== Provided data ==
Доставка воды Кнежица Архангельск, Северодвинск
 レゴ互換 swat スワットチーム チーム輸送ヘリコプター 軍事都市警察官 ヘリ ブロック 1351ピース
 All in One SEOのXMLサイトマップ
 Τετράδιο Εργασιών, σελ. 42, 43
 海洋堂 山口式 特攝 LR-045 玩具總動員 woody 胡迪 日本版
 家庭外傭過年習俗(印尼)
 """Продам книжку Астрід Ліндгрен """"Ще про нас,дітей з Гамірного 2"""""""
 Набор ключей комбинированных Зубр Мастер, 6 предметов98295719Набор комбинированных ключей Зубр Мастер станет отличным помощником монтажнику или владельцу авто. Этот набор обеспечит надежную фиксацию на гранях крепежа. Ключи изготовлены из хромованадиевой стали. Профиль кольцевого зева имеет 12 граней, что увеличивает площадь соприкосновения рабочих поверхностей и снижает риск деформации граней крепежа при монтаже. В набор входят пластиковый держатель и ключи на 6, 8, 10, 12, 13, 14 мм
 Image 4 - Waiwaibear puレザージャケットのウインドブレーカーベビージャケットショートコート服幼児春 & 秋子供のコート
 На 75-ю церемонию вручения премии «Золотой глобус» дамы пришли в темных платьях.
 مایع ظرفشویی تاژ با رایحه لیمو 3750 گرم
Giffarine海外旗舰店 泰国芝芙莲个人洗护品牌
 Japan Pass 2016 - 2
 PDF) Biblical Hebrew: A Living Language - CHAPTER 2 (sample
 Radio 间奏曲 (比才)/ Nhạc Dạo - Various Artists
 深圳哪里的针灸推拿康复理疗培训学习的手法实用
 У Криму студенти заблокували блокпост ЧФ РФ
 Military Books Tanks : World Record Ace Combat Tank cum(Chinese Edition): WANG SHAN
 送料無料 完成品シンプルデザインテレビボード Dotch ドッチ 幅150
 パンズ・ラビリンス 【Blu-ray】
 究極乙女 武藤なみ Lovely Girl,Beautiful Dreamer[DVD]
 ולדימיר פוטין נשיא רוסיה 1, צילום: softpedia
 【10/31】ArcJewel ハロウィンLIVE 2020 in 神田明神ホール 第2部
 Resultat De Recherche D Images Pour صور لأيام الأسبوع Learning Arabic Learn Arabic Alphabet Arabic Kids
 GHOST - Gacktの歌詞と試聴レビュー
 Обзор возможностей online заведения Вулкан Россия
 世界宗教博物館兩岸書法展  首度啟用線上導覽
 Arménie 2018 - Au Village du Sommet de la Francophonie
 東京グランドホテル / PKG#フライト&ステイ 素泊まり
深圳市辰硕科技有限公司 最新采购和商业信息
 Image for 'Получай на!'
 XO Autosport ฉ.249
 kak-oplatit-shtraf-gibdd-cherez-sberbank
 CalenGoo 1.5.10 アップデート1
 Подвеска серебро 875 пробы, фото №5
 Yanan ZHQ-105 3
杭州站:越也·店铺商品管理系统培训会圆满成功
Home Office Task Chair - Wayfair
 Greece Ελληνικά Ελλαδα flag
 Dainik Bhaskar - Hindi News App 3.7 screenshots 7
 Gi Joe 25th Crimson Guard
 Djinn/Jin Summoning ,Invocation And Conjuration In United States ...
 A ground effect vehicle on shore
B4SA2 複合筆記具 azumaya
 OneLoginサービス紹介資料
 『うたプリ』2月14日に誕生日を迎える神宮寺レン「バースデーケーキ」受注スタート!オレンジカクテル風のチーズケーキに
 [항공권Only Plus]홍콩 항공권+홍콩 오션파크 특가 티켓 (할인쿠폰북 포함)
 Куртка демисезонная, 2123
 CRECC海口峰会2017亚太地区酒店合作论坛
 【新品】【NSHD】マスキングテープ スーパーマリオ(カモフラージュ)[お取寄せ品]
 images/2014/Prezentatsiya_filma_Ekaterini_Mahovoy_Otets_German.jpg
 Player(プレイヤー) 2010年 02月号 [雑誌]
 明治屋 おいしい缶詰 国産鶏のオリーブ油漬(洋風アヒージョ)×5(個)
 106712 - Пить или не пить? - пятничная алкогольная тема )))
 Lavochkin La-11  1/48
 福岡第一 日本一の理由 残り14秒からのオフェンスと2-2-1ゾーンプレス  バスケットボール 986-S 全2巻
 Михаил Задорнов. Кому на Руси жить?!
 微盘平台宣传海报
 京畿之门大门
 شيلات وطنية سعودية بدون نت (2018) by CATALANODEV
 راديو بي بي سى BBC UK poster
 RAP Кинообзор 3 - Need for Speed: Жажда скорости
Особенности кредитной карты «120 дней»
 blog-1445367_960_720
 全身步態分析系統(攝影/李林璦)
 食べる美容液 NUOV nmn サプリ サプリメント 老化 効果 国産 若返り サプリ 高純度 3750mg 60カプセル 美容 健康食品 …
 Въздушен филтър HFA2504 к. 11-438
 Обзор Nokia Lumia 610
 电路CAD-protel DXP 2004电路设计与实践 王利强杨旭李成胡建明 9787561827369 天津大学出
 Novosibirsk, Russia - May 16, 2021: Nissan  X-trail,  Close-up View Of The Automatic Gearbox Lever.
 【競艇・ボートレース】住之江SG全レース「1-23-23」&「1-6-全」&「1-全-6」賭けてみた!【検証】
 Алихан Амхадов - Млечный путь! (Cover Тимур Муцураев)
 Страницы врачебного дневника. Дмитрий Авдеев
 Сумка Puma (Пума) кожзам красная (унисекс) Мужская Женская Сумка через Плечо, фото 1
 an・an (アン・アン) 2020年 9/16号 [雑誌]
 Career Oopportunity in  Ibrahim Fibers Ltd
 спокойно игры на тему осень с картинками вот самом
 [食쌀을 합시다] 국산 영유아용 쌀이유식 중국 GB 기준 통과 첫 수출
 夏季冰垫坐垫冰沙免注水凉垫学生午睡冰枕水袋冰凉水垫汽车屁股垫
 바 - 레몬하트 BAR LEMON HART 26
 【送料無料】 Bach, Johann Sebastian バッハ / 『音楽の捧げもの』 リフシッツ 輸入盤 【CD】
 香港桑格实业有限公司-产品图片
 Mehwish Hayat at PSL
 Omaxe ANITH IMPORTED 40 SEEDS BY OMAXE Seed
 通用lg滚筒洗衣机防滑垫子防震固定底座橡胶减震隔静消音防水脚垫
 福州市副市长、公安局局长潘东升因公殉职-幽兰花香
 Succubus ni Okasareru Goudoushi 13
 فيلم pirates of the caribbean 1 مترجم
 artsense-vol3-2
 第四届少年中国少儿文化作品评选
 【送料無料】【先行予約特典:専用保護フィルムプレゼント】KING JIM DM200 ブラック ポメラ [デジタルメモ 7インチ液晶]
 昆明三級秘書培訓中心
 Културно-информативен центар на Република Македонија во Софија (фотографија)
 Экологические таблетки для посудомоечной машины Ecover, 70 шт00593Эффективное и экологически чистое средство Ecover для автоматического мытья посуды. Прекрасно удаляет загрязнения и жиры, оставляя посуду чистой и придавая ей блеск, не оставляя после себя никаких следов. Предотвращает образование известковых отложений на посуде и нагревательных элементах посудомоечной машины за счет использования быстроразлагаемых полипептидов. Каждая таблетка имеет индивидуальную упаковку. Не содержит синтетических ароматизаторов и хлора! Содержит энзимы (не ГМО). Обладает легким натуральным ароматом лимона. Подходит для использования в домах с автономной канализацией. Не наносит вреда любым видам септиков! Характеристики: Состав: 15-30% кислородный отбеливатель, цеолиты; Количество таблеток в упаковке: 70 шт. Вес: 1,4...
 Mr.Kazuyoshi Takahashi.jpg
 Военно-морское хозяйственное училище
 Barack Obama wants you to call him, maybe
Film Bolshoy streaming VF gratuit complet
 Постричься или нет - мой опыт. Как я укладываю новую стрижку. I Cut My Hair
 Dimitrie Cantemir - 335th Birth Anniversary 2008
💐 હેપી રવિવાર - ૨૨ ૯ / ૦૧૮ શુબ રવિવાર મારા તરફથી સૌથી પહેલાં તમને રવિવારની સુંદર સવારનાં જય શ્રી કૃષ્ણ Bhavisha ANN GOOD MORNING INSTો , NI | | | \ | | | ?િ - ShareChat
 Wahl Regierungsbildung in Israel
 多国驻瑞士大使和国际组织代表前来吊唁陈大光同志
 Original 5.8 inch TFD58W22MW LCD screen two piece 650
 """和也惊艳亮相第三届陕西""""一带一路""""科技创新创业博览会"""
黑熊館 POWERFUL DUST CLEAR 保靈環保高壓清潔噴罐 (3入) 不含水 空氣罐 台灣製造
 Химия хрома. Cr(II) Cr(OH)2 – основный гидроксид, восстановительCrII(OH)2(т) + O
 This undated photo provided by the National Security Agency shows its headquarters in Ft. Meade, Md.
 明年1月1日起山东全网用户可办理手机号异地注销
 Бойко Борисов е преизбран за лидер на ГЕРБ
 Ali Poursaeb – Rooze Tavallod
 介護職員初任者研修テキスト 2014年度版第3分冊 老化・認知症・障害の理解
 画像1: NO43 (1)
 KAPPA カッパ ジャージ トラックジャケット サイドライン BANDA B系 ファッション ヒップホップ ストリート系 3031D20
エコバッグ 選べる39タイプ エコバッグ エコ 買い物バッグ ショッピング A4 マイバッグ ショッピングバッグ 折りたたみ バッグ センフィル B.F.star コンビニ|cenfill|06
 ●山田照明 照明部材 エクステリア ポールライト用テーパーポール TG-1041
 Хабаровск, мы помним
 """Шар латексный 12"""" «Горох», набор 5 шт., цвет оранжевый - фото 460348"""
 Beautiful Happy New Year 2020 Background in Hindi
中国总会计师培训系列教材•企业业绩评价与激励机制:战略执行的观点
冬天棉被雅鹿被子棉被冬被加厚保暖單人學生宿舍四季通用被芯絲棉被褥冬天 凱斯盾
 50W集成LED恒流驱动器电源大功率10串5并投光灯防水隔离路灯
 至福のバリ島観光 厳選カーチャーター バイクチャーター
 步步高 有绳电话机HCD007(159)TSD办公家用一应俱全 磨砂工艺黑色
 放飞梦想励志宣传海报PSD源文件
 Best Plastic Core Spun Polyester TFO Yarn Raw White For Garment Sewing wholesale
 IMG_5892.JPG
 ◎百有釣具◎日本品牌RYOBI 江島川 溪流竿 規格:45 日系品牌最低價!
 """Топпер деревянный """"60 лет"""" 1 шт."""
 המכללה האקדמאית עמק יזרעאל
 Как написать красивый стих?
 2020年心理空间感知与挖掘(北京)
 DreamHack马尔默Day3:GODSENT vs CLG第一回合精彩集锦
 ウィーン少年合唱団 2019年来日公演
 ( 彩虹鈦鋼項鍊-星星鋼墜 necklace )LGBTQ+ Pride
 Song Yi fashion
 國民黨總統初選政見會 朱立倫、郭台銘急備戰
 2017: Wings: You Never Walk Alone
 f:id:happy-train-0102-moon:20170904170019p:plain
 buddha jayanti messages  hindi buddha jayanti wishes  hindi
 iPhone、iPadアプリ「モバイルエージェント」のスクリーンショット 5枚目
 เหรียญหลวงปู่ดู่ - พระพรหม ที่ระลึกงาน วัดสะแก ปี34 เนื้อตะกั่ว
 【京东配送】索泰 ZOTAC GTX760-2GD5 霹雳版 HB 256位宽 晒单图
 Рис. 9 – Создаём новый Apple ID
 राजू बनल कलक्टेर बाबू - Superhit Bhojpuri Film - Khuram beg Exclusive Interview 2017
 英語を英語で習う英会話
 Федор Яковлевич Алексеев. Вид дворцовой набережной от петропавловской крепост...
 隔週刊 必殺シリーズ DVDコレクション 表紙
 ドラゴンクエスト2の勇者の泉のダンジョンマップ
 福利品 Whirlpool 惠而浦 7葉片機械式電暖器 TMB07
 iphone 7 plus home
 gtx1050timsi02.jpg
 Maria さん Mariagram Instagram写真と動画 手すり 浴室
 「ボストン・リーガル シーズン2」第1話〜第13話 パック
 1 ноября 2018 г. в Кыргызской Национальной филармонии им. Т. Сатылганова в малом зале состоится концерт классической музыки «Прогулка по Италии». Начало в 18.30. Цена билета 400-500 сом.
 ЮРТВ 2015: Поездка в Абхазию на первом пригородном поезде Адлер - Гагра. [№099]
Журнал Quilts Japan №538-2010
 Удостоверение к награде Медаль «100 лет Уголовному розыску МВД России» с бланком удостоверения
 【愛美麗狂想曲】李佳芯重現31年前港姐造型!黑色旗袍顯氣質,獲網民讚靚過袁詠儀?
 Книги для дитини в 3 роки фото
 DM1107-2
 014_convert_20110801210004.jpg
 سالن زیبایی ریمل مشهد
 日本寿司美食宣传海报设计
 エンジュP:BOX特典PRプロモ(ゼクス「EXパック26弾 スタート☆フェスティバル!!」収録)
===
Your goal | If a line in the entries above holds "Beautiful", include it in the count; report nothing but the resulting number.

Response area | 2